Top of SUPPLIED MATERIAL
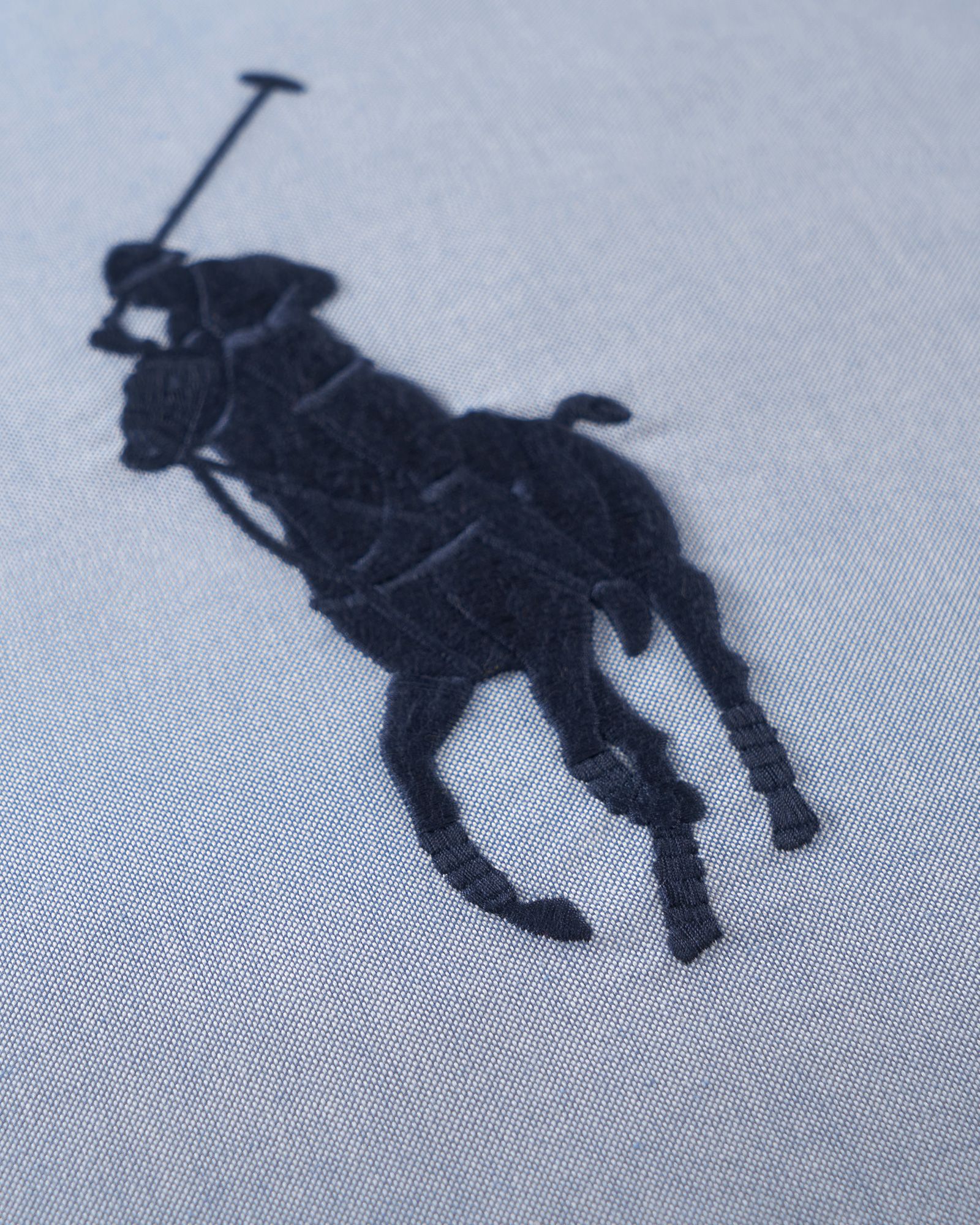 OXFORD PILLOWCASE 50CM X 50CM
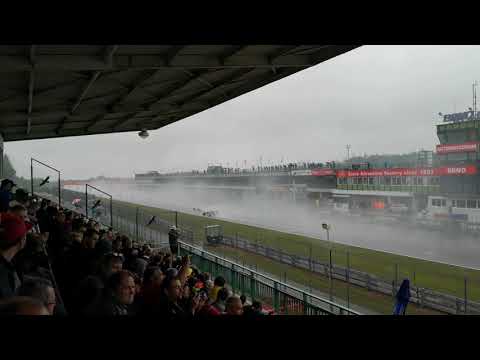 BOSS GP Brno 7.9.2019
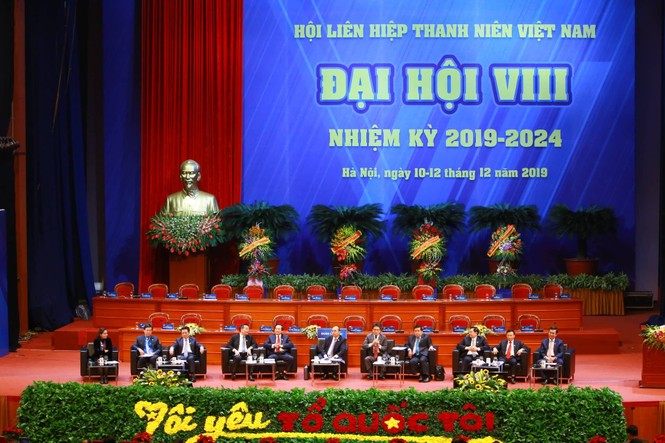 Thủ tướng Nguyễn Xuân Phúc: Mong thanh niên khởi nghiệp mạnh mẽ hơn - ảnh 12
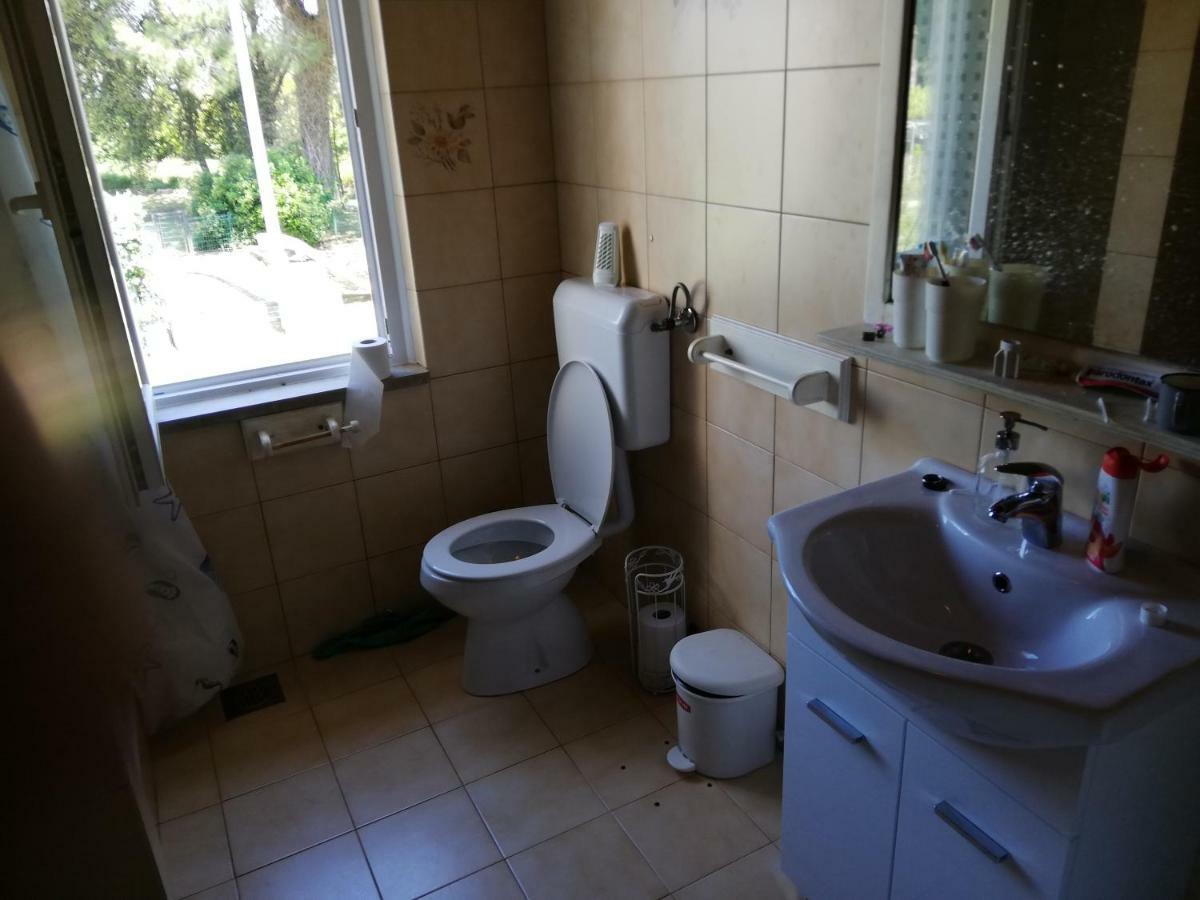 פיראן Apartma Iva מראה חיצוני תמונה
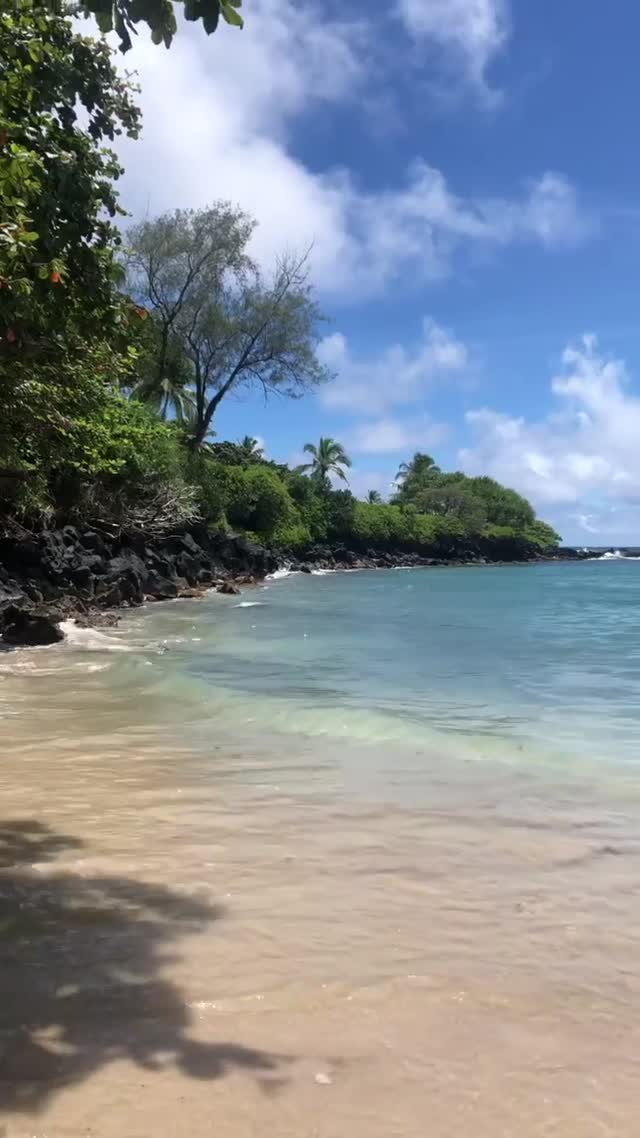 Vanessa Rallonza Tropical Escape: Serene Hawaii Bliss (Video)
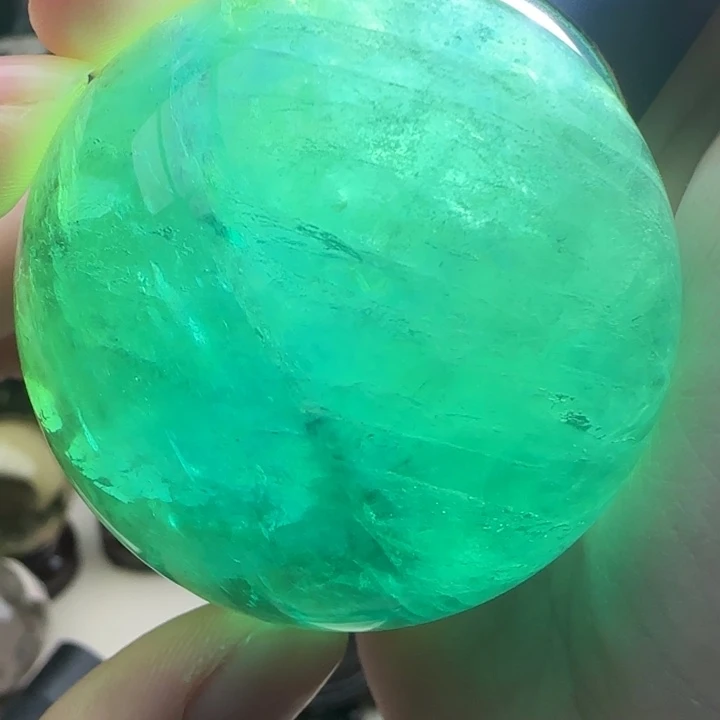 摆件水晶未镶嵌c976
Bottom of SUPPLIED MATERIAL
Copy the records above line for line, including only the caption text and omitting the pictures.

*SOLUTION FOR THIS TASK:*
 OXFORD PILLOWCASE 50CM X 50CM
 BOSS GP Brno 7.9.2019
 Thủ tướng Nguyễn Xuân Phúc: Mong thanh niên khởi nghiệp mạnh mẽ hơn - ảnh 12
 פיראן Apartma Iva מראה חיצוני תמונה
 Vanessa Rallonza Tropical Escape: Serene Hawaii Bliss (Video)
 摆件水晶未镶嵌c976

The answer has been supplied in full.